恋のSEASON

恋する乙女同盟

「え?バレた?」



比奈子ちゃんはちょっと顔を歪ませて痛々しく笑った。


・・・比奈子ちゃんでもそんな風に笑うことがあるんだね。本当に気が付かなかった。



「なんか元気ないな~って感じた。悩み?聞くよ?」



「あー・・・聞いてくれる?」



「もちろんだよ。」



比奈子ちゃんはポツリポツリと小さな声で話しだした。


私の胸はキューってなる。



「最近ね・・・冬矢さんが・・・話かけてくれるの。
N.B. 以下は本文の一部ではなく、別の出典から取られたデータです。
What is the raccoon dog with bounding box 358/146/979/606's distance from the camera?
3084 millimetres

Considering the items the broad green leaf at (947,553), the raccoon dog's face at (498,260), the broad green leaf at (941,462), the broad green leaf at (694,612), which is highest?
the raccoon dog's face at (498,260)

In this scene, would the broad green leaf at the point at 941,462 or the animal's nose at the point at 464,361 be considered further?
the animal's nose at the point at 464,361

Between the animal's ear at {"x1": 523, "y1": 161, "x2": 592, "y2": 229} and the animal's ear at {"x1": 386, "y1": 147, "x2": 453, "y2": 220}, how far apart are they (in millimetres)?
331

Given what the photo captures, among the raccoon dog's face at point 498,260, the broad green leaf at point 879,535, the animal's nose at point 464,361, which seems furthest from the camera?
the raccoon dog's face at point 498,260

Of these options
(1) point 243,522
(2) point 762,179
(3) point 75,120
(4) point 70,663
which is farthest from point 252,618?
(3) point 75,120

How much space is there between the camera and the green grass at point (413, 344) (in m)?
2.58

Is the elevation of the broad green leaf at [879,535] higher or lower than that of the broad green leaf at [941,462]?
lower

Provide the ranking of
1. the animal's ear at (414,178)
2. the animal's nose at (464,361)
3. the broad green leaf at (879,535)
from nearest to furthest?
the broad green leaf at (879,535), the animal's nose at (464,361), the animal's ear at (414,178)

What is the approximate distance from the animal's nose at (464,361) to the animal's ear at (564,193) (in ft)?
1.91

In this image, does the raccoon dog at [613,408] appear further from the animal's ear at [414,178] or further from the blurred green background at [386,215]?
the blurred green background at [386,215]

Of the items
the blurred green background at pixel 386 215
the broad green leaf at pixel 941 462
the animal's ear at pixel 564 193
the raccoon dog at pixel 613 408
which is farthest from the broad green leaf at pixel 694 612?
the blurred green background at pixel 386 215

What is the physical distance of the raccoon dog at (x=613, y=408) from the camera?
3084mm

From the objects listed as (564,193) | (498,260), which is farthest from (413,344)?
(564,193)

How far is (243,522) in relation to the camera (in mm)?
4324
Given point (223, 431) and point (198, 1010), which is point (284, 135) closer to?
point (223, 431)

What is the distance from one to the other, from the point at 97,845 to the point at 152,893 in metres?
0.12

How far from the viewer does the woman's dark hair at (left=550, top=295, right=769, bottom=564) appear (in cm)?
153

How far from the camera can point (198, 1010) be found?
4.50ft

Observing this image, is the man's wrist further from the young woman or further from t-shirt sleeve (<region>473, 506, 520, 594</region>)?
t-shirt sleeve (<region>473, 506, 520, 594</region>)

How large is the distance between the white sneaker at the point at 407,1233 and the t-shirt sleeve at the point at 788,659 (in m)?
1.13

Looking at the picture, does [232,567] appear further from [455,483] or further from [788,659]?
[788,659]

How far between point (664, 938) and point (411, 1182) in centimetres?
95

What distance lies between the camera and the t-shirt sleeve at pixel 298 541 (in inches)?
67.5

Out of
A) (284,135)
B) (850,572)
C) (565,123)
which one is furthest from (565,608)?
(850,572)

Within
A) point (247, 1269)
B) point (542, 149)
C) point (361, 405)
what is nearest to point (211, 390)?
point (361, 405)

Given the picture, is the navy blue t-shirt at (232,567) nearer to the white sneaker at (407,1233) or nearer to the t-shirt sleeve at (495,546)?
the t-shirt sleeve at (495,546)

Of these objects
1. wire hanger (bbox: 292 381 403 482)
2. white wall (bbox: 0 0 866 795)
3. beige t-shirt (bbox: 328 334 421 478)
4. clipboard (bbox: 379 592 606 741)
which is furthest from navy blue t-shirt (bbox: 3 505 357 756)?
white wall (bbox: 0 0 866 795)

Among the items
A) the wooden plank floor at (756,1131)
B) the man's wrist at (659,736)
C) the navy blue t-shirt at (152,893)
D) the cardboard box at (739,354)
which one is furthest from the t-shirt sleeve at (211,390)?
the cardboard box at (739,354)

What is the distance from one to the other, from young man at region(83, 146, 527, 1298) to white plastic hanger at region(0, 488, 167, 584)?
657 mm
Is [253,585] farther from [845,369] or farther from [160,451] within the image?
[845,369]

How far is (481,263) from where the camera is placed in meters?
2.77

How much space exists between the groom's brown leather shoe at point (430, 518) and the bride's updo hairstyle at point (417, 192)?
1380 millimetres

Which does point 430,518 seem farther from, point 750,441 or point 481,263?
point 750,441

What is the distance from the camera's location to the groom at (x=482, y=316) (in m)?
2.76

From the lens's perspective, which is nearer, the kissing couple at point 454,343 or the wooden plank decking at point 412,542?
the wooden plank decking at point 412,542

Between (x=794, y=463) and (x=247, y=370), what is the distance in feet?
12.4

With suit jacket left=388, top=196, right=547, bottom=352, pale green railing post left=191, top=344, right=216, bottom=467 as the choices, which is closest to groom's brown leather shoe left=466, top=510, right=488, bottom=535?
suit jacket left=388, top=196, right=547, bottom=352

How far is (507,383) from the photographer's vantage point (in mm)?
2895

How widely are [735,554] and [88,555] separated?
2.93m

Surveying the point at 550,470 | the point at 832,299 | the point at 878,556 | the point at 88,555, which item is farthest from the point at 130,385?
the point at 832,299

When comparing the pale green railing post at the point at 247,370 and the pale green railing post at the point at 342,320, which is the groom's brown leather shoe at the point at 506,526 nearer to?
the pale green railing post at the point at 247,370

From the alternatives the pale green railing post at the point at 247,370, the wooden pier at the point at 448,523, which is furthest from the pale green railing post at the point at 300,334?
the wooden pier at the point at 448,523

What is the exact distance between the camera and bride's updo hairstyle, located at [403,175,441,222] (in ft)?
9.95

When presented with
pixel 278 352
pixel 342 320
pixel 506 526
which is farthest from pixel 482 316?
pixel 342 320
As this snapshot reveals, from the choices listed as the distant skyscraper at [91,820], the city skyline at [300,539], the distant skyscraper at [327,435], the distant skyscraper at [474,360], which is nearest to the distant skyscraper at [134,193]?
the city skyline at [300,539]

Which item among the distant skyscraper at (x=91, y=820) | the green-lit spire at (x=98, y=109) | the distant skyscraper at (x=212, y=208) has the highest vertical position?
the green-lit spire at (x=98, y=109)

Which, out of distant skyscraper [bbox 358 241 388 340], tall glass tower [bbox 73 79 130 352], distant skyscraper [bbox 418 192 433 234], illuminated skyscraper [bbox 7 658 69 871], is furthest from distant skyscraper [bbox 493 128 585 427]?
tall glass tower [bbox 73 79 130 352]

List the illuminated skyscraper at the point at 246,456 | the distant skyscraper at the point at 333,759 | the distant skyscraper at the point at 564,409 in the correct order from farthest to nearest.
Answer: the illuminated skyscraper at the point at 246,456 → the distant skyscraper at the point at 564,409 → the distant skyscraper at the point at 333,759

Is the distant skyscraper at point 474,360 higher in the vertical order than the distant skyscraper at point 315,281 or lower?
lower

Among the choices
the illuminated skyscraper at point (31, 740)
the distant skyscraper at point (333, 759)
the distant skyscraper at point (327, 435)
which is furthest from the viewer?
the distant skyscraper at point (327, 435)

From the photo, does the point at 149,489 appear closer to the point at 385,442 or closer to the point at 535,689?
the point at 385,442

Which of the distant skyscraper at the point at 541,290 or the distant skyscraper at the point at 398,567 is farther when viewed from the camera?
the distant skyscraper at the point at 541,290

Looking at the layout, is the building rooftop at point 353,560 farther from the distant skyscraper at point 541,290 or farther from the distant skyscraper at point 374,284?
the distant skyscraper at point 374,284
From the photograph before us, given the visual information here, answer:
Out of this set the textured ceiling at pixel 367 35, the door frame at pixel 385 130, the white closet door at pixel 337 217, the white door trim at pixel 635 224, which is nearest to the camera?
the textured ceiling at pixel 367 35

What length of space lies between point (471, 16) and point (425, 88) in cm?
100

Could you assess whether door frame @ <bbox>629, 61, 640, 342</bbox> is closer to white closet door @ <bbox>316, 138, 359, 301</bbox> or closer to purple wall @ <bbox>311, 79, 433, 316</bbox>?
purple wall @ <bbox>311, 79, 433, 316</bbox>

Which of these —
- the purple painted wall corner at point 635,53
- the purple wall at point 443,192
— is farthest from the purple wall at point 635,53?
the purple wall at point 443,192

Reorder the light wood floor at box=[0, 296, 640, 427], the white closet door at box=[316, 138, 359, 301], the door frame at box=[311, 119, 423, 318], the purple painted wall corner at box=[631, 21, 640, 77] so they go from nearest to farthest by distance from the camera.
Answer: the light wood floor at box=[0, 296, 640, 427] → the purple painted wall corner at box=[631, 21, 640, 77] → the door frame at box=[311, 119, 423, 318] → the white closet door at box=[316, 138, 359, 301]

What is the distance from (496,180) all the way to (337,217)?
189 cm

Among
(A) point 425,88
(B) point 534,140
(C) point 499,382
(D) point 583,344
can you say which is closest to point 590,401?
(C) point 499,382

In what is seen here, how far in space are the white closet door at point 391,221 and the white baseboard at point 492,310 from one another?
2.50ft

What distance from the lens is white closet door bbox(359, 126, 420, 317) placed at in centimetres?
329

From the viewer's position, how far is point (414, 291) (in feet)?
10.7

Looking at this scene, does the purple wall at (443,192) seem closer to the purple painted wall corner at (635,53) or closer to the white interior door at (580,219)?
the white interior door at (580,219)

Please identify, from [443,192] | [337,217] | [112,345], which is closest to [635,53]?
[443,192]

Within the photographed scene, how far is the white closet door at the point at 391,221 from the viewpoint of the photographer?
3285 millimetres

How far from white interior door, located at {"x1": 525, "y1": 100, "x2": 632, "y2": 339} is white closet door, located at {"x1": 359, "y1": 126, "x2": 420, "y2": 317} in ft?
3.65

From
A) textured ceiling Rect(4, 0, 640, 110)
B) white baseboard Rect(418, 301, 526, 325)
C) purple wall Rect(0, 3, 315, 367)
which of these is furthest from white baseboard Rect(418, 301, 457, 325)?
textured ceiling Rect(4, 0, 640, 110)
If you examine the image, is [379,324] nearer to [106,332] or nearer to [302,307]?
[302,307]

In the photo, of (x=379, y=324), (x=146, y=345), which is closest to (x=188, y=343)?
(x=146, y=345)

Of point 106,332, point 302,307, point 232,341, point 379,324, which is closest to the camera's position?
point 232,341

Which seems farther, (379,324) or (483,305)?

前からずっとファンで・・・でも、最近はライバルとして意識してて・・・。」



「うん。」



「なんかさ、冬矢さんは眞妃琉が・・・好きなのわかってる。でも、負けられないなって耳元で言われたらドキドキしたり・・・でも、誰にでも優しくする冬矢さんだから言ったのかな・・・とか考えてたりして。」



「うん、辛いね。」



「ちょっと西都と話してたら、仲いいの?とか聞かれて・・・誤解されたくないとか思ったり・・・なんか自分が変なんだよね。」



「うん。」



「さっきもロビーで会ったの。来てたんだって・・・比奈子ちゃんが羨ましいなって・・・そう言われたらキツくて。」



「うん・・・。」





比奈子ちゃんの今の気持ち・・・


痛いほどにわかる。

そして、もうひとつわかった。



夏樹くんといると変になる私の気持ちの正体も。

私の鈍さはさて置き・・・(汗




「比奈子ちゃん。」



涙を流していた比奈子ちゃんの顔を覗き込んだ。つらそうな顔を見ると私まで辛い・・・。